Most Androscoggin County municipalities won’t finish the most basic National Incident Management Training before the Sept. 30 deadline, according to Joanne Potvin, county Emergency Management Authority director.
“We’ve been talking about this for a year and half, but it’s still coming down to the wire,” she said. “So right now, we’re being as aggressive as we can, doing three training sessions a day, but we’re still not going to make it.”
Last year, FEMA directed $1.8 million in grants to Androscoggin County and its municipalities for emergency management and homeland security projects. The federal government has made completing the classes a requirement for getting future grants as well as other money.
“It also includes the hundreds of thousands of dollars they can apply for if some sort of disaster should befall us,” Potvin said.
The national system was adopted in the wake of the Sept. 11, 2001 attacks as a set of procedures that emergency personnel could use to make sure problems are contained efficiently. Those could include natural disasters like hurricanes or ice storms, or man-made problems like terrorist attacks or hazardous chemical spills.
The system became more critical in the wake of Hurricane Katrina. FEMA and the Department of Homeland Security made adopting and understanding the guidelines a requirement for any government agency getting federal homeland security grants or other dollars.
FEMA set a deadline, Sept. 30, for governments to have the most basic training complete for fire and other public safety personnel. The Maine Emergency Management Agency added city officials and elected leaders to that list, she said.
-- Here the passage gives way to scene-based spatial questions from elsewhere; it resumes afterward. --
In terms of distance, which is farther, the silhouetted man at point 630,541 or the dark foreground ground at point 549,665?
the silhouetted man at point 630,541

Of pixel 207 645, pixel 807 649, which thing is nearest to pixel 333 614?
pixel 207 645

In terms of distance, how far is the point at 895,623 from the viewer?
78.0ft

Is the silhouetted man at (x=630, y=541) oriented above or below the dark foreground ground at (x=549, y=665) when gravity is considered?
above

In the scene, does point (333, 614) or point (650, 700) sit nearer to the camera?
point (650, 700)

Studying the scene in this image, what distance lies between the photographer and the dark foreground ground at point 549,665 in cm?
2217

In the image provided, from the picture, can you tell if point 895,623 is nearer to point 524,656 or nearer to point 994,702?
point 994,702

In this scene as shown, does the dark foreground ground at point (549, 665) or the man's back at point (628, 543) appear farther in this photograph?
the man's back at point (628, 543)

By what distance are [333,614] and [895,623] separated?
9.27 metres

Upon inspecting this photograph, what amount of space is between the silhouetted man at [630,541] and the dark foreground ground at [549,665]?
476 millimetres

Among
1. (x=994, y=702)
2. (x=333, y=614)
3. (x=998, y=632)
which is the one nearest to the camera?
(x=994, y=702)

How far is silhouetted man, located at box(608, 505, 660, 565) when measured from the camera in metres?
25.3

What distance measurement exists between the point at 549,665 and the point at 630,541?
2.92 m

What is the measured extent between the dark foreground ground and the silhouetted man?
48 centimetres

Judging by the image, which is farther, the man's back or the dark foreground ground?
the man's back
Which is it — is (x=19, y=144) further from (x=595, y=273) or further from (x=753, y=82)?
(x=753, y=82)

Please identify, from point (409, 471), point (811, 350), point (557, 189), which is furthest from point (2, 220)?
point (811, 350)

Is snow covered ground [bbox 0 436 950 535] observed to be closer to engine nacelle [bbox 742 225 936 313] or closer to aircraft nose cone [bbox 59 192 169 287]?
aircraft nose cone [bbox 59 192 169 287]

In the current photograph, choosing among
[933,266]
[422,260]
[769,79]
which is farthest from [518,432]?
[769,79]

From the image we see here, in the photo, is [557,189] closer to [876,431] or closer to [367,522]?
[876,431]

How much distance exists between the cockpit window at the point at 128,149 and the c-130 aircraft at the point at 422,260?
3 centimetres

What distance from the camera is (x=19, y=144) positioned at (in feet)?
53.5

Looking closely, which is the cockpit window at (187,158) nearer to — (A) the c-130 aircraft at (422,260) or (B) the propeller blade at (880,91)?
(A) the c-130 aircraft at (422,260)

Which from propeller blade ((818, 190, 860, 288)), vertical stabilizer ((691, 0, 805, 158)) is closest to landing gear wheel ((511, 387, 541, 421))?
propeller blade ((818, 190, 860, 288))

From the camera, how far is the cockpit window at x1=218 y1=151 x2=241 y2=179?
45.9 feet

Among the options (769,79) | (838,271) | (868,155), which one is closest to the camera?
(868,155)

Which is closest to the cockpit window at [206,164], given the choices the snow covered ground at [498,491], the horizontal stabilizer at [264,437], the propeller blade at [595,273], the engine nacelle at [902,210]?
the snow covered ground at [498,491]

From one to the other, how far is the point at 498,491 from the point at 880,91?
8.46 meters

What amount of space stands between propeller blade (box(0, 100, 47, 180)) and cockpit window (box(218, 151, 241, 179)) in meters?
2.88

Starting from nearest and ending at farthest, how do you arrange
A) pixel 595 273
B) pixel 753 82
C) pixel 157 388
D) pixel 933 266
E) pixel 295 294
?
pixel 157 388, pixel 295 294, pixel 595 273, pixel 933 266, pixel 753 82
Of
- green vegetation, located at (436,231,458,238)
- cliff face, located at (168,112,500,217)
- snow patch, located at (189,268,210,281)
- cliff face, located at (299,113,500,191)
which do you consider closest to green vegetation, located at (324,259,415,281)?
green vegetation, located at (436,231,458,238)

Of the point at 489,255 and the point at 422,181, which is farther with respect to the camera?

That includes two classes, an introduction to incident management and an overview of the national system.
Potvin, who is in charge of doing the training for Androscoggin County’s 14 municipalities, said they won’t make that deadline.
“There’s just not enough time to get everybody trained,” Potvin said. Most local fire departments meet the standards, but police and public works employees in many cities and towns still need the training. City councilors and selectman, managers and top municipal staff need at least the basic level of training as well.
She’s finished training for Androscoggin County, Sabattus and Livermore. She’s scheduled to do training for Durham, Livermore Falls, Turner and Leeds later this fall and hopes to schedule with Lewiston and Auburn soon.
“But my goal now is to have everybody in the county trained to that basic level by Nov. 15,” she said.
She hopes that will satisfy federal officials.
“I’m hoping they just accept that we have the training scheduled and won’t mind beyond that,” she said.